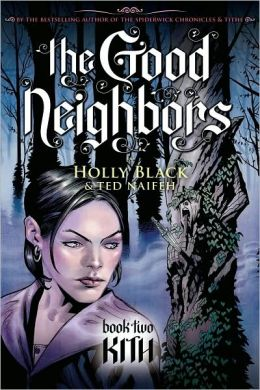 Kith (Good Neighbors Series #2)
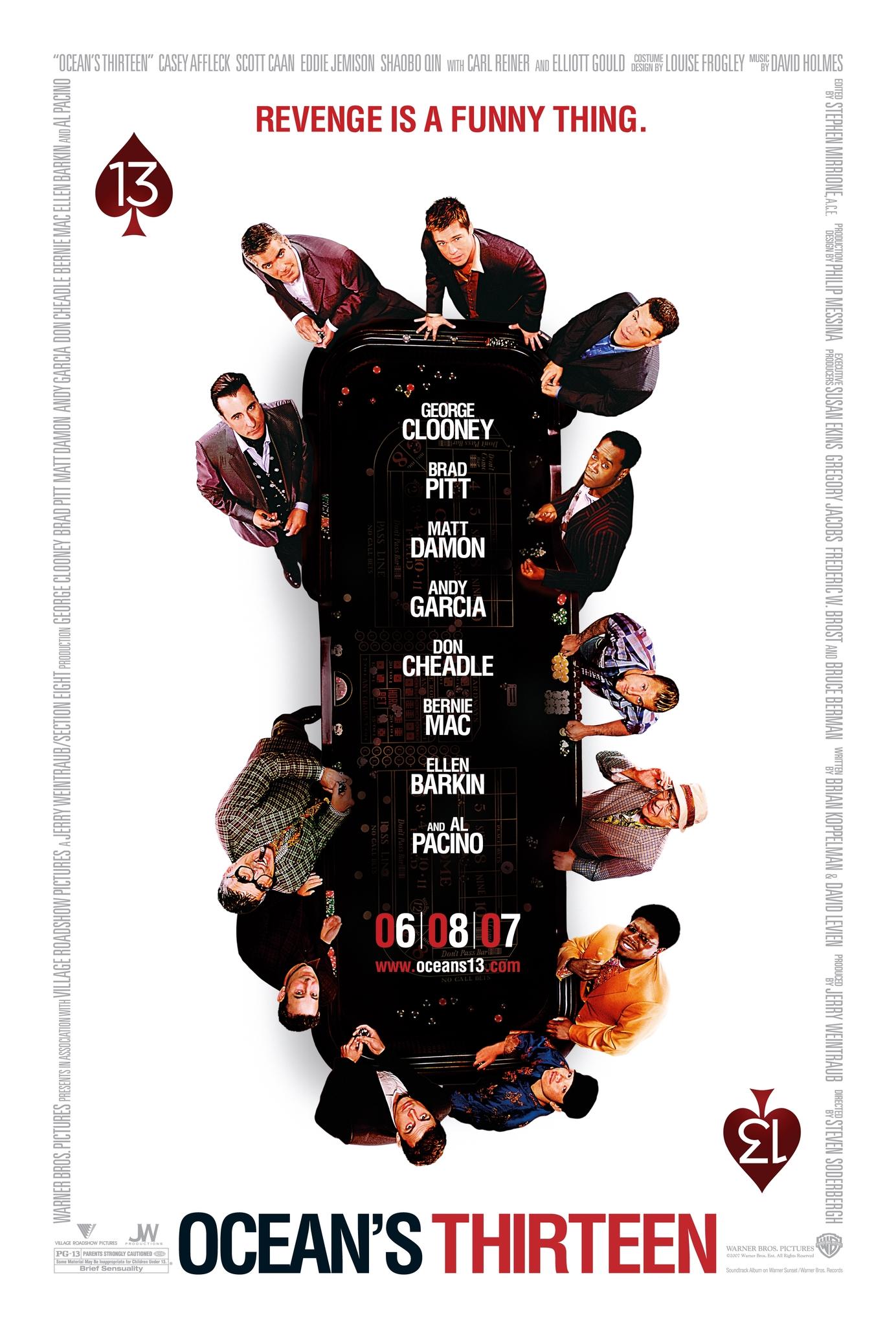 Πόστερ της ταινίας «Η Συμμορία των Δεκατριών (2007)   Ocean's Thirteen»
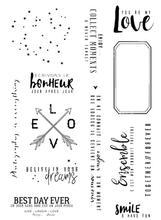 Franse Transparant Clear Stempel voor DIY scrapbooking/Card Making C604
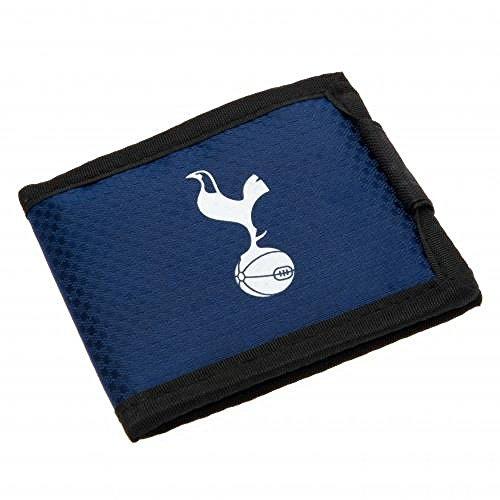 Tottenham Hotspur FC officiële voetbalcadeau nylon portemonnee - een geweldig kerstcadeau/verjaardagscadeau voor mannen en jongens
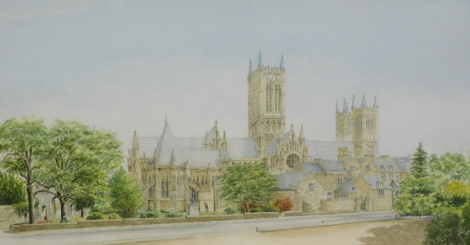 R.G. Barton (20thC). Lincoln Cathedral from the Eastgate Hotel, watercolour, signed, 35cm x 70cm.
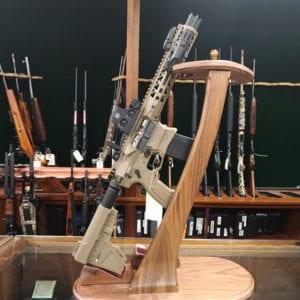 Cobalt Kinetics REV6 .300AAC Semi-Automatic Rifle Firearms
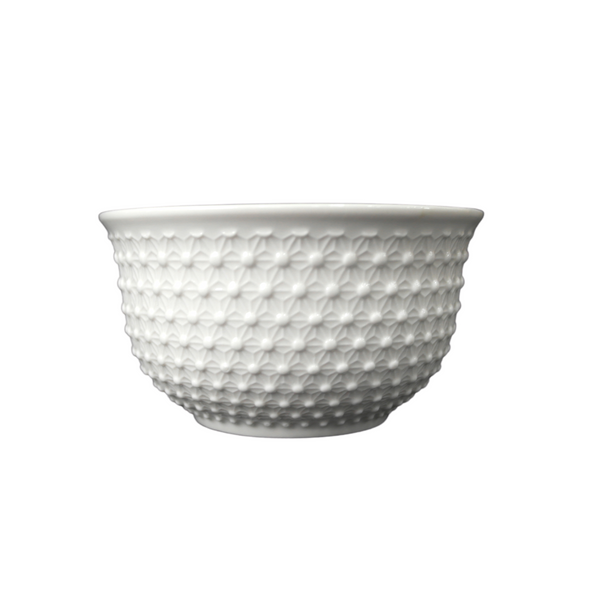 Small White Porcelain Bowl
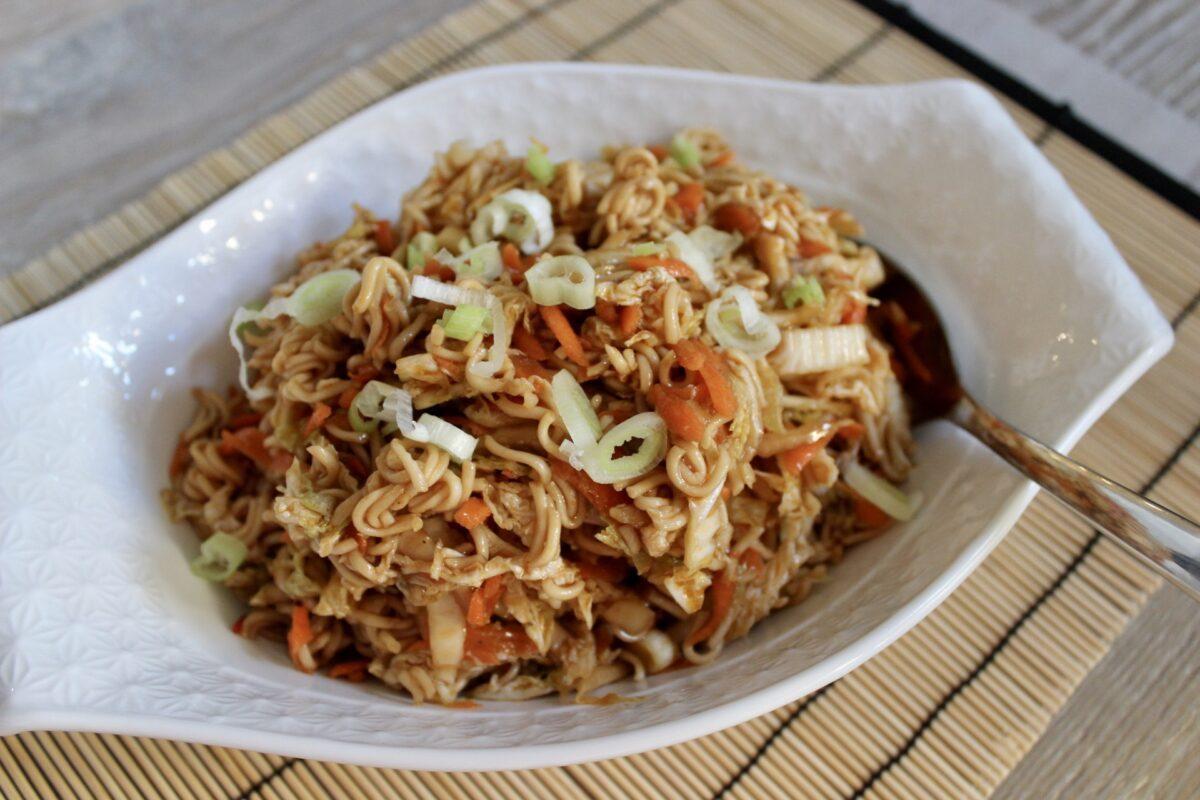 napa cabbage and ramen noodles salad recipe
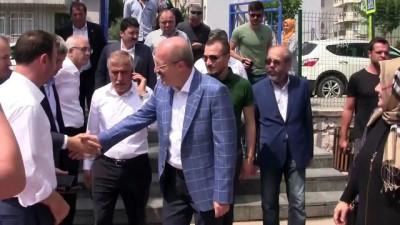 Türkiye sandık başında - BALIKESİR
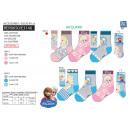 wholesale Fashion & Apparel: frozen - pack 3 socks 40% co55% pe3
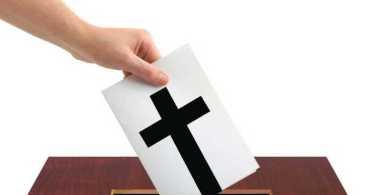 Voto de los creyentes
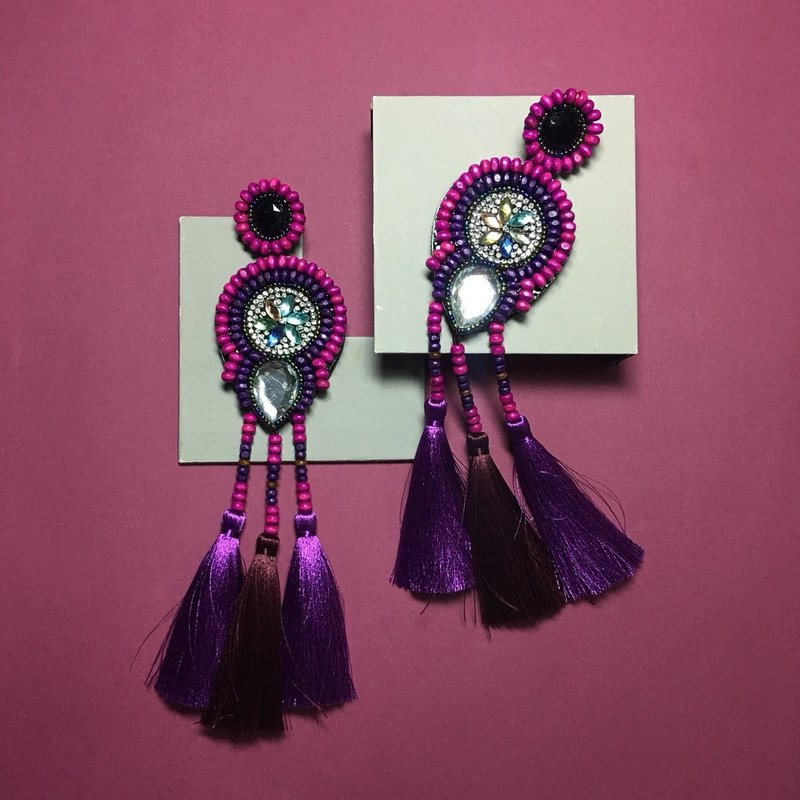 earrings : boho chic x3rd purple l red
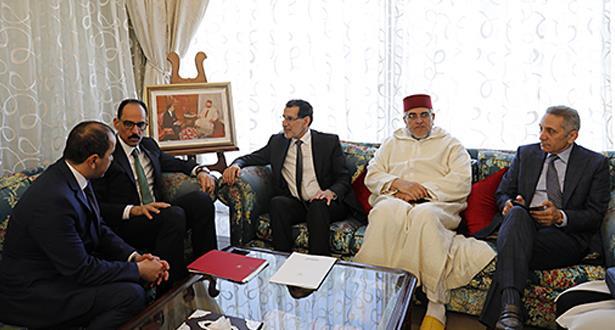 العثماني يجري مباحثات مع المستشار والمتحدث باسم الرئاسة التركية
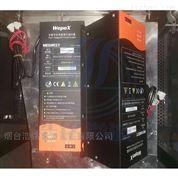 麥格米特1000b-f 全數字化變頻高壓驅動電源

::::::::::

» Task directions: Everything in the listing above must be retyped exactly, except for the pictures.

» Written solution:
 Kith (Good Neighbors Series #2)
 Πόστερ της ταινίας «Η Συμμορία των Δεκατριών (2007)   Ocean's Thirteen»
 Franse Transparant Clear Stempel voor DIY scrapbooking/Card Making C604
 Tottenham Hotspur FC officiële voetbalcadeau nylon portemonnee - een geweldig kerstcadeau/verjaardagscadeau voor mannen en jongens
 R.G. Barton (20thC). Lincoln Cathedral from the Eastgate Hotel, watercolour, signed, 35cm x 70cm.
 Cobalt Kinetics REV6 .300AAC Semi-Automatic Rifle Firearms
 Small White Porcelain Bowl
 napa cabbage and ramen noodles salad recipe
 Türkiye sandık başında - BALIKESİR
 wholesale Fashion & Apparel: frozen - pack 3 socks 40% co55% pe3
 Voto de los creyentes
 earrings : boho chic x3rd purple l red
 العثماني يجري مباحثات مع المستشار والمتحدث باسم الرئاسة التركية
 麥格米特1000b-f 全數字化變頻高壓驅動電源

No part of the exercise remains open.